Sula by Toni Morrison

'What are the risks of individuality in a determinedly individualistic, yet racially uniform and socially static community?'

Good question. Could be me talking about Exmouth, East Devon today. Could be Elena Ferrante talking about the working-class Naples of her dual heroines Lila and Elena.

It's Toni Morrison, writing in 2005. She is writing a new foreword to her second novel Sula. It was first published in 1973. At the time she was a single mum of two and office worker struggling to pay the rent each month. She got by with help from her friends, her childminders and her parents who took care of her children in the school holidays.She continued to write, was given the professorship of literature at Princeton University and was awarded the Nobel Prize for Literature in 1993.

Sula tells of Nel and Sula,two girls, growing to womenhood in The Bottom, Medallion in the North of the USA. The story starts in 1919. The Bottom is a country community peopled by black folks. Nel and Sula are two sides of the same women, the homebody, the wild woman, the faithful wife, the wild woman who travels from place to place, from man to man. Friendship, parting, renewal. The true story beneath the gossip and the wedding band and the ringless finger is the loving friendship between two women.

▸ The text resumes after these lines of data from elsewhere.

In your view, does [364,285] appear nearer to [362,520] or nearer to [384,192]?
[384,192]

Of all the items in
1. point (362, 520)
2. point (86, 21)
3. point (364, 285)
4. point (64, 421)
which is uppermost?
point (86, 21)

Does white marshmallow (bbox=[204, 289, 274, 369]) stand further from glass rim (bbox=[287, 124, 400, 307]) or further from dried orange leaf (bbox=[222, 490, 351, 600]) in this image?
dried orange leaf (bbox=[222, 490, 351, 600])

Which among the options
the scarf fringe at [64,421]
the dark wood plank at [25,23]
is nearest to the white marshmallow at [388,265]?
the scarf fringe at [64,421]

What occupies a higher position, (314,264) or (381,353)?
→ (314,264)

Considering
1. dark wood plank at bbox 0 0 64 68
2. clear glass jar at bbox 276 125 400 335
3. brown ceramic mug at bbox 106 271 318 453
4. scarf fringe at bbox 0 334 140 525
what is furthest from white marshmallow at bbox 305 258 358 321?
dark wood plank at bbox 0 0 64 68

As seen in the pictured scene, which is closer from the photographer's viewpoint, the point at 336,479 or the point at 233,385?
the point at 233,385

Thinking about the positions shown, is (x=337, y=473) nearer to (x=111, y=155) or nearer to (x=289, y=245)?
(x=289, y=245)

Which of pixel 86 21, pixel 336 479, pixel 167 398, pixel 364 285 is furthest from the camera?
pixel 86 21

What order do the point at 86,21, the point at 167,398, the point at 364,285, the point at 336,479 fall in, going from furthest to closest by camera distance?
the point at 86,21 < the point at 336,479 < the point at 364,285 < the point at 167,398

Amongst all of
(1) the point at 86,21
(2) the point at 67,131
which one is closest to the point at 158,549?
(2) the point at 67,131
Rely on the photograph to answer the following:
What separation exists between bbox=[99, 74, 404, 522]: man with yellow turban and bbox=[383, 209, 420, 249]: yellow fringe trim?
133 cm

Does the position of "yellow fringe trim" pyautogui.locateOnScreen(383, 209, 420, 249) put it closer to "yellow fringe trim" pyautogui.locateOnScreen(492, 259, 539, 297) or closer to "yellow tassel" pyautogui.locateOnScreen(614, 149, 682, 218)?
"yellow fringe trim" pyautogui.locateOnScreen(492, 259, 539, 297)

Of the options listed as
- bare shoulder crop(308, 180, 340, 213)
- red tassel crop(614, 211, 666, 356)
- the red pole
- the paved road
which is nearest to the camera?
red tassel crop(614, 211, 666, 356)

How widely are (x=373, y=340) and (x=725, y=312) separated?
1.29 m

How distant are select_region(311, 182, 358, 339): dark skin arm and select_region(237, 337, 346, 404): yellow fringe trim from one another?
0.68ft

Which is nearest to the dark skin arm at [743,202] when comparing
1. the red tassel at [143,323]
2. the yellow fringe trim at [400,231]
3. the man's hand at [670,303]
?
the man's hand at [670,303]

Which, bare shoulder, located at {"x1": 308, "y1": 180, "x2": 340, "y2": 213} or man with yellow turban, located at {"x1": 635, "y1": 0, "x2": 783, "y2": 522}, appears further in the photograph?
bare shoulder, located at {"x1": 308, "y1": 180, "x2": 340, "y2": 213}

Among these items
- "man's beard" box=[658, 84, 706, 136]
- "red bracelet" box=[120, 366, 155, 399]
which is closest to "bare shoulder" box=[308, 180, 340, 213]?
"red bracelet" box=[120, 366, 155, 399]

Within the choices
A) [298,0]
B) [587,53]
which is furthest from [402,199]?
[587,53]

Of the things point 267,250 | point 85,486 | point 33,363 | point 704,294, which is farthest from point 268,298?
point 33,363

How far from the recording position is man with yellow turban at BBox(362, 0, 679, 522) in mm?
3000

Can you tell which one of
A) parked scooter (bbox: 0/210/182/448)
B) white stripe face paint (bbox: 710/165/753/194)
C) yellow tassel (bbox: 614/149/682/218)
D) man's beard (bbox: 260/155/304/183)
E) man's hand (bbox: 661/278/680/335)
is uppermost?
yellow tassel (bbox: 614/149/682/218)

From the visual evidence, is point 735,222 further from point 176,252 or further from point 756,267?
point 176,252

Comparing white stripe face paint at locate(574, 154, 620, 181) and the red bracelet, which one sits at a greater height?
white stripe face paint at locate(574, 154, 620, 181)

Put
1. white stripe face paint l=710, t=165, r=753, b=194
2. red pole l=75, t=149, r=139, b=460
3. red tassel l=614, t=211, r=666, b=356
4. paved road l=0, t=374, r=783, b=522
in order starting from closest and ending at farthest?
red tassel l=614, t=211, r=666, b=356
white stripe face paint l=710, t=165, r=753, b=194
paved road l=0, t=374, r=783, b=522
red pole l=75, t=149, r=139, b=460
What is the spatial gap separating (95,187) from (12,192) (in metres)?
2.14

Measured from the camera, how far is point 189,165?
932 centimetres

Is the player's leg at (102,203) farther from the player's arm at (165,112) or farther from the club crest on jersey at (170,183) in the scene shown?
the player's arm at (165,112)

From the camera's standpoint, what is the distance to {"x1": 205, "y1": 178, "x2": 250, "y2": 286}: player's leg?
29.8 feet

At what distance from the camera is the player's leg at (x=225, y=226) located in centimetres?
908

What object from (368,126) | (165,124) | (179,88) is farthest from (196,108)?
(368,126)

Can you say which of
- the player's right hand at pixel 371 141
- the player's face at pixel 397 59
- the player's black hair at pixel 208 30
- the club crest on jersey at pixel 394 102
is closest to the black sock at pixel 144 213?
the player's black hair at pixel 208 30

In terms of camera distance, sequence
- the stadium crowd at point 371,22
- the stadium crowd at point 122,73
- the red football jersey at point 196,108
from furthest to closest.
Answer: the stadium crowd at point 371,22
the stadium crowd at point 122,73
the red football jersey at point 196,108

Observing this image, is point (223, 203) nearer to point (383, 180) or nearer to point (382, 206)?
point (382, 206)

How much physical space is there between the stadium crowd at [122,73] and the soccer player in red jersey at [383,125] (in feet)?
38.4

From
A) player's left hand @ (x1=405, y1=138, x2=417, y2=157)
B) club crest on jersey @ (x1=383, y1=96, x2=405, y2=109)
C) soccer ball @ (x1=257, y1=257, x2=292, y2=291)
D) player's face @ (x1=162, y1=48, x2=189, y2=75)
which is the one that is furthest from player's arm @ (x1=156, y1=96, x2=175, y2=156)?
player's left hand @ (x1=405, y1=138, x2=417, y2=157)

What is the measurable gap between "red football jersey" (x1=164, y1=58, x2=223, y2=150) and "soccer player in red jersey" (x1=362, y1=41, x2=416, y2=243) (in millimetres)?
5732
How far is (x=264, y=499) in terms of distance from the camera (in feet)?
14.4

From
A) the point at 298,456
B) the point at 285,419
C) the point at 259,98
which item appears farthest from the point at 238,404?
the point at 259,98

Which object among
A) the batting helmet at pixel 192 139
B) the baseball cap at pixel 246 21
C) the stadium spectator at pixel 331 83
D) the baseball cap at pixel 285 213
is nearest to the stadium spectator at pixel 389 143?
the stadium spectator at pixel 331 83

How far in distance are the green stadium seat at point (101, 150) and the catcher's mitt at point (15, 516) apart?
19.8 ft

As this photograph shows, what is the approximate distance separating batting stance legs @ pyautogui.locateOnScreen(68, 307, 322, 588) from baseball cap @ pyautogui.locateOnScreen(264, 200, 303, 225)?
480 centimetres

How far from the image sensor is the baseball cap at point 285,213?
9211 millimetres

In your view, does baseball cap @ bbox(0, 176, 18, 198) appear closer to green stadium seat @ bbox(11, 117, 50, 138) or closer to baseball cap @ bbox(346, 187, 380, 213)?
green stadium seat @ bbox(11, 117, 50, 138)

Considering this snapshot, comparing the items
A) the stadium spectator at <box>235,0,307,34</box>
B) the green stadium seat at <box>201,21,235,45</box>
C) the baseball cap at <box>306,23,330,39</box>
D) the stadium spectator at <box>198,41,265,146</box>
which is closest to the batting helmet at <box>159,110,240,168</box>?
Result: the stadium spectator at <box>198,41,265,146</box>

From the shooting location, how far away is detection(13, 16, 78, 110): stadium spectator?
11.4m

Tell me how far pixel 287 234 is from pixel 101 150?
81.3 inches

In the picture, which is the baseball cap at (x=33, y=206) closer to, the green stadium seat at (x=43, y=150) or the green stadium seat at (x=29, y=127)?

Sula employs a traditional storytelling format in a skilful and individual manner. The way the people speak, how they live their lives, their sometimes astonishing even murderous decisions. Not simply a whodunnit - the mother deliberately killing her grown-up son is a small but relevant incident, not a comedy a tragedy or genre fiction, Sula is a story well told containing multitudes.

Comments

sounds like my kind of book. the background detail about Toni Morrison sounds heroic. 

 

Yes CM and the book's damn good. Strong storytelling and surprise fireworks from start to end.